(Stored data)

»»

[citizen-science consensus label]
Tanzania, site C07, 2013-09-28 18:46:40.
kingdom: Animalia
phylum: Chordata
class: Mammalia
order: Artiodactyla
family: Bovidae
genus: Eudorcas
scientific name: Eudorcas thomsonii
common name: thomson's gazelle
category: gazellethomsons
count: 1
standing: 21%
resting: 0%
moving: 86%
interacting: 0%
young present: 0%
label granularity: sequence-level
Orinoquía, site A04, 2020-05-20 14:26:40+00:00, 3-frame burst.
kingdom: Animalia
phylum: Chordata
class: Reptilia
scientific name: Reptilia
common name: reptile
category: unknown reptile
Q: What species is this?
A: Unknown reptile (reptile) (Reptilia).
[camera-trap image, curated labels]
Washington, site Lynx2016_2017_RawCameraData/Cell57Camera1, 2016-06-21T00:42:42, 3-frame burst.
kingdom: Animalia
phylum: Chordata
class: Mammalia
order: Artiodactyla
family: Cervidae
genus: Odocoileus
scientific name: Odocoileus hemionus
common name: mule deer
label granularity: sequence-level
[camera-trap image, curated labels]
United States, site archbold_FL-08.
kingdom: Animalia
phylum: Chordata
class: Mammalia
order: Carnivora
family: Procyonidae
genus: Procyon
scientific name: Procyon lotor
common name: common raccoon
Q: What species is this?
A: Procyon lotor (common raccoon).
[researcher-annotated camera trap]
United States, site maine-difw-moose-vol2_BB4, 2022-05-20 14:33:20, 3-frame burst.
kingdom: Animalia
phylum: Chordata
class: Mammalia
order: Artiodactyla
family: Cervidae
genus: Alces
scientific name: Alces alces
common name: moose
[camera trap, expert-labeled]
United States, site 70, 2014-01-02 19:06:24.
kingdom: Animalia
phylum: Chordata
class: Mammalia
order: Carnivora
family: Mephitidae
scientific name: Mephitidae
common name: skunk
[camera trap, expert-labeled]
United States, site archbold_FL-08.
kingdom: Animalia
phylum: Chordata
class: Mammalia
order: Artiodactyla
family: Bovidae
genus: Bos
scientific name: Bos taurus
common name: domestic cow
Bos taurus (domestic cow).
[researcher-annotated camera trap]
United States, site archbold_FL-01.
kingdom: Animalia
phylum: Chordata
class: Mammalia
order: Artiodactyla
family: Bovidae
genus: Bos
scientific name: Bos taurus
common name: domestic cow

««

Assignment:
Output the entire set of records exactly as shown.

Response to the task:
[citizen-science consensus label]
Tanzania, site C07, 2013-09-28 18:46:40.
kingdom: Animalia
phylum: Chordata
class: Mammalia
order: Artiodactyla
family: Bovidae
genus: Eudorcas
scientific name: Eudorcas thomsonii
common name: thomson's gazelle
category: gazellethomsons
count: 1
standing: 21%
resting: 0%
moving: 86%
interacting: 0%
young present: 0%
label granularity: sequence-level
Orinoquía, site A04, 2020-05-20 14:26:40+00:00, 3-frame burst.
kingdom: Animalia
phylum: Chordata
class: Reptilia
scientific name: Reptilia
common name: reptile
category: unknown reptile
Q: What species is this?
A: Unknown reptile (reptile) (Reptilia).
[camera-trap image, curated labels]
Washington, site Lynx2016_2017_RawCameraData/Cell57Camera1, 2016-06-21T00:42:42, 3-frame burst.
kingdom: Animalia
phylum: Chordata
class: Mammalia
order: Artiodactyla
family: Cervidae
genus: Odocoileus
scientific name: Odocoileus hemionus
common name: mule deer
label granularity: sequence-level
[camera-trap image, curated labels]
United States, site archbold_FL-08.
kingdom: Animalia
phylum: Chordata
class: Mammalia
order: Carnivora
family: Procyonidae
genus: Procyon
scientific name: Procyon lotor
common name: common raccoon
Q: What species is this?
A: Procyon lotor (common raccoon).
[researcher-annotated camera trap]
United States, site maine-difw-moose-vol2_BB4, 2022-05-20 14:33:20, 3-frame burst.
kingdom: Animalia
phylum: Chordata
class: Mammalia
order: Artiodactyla
family: Cervidae
genus: Alces
scientific name: Alces alces
common name: moose
[camera trap, expert-labeled]
United States, site 70, 2014-01-02 19:06:24.
kingdom: Animalia
phylum: Chordata
class: Mammalia
order: Carnivora
family: Mephitidae
scientific name: Mephitidae
common name: skunk
[camera trap, expert-labeled]
United States, site archbold_FL-08.
kingdom: Animalia
phylum: Chordata
class: Mammalia
order: Artiodactyla
family: Bovidae
genus: Bos
scientific name: Bos taurus
common name: domestic cow
Bos taurus (domestic cow).
[researcher-annotated camera trap]
United States, site archbold_FL-01.
kingdom: Animalia
phylum: Chordata
class: Mammalia
order: Artiodactyla
family: Bovidae
genus: Bos
scientific name: Bos taurus
common name: domestic cow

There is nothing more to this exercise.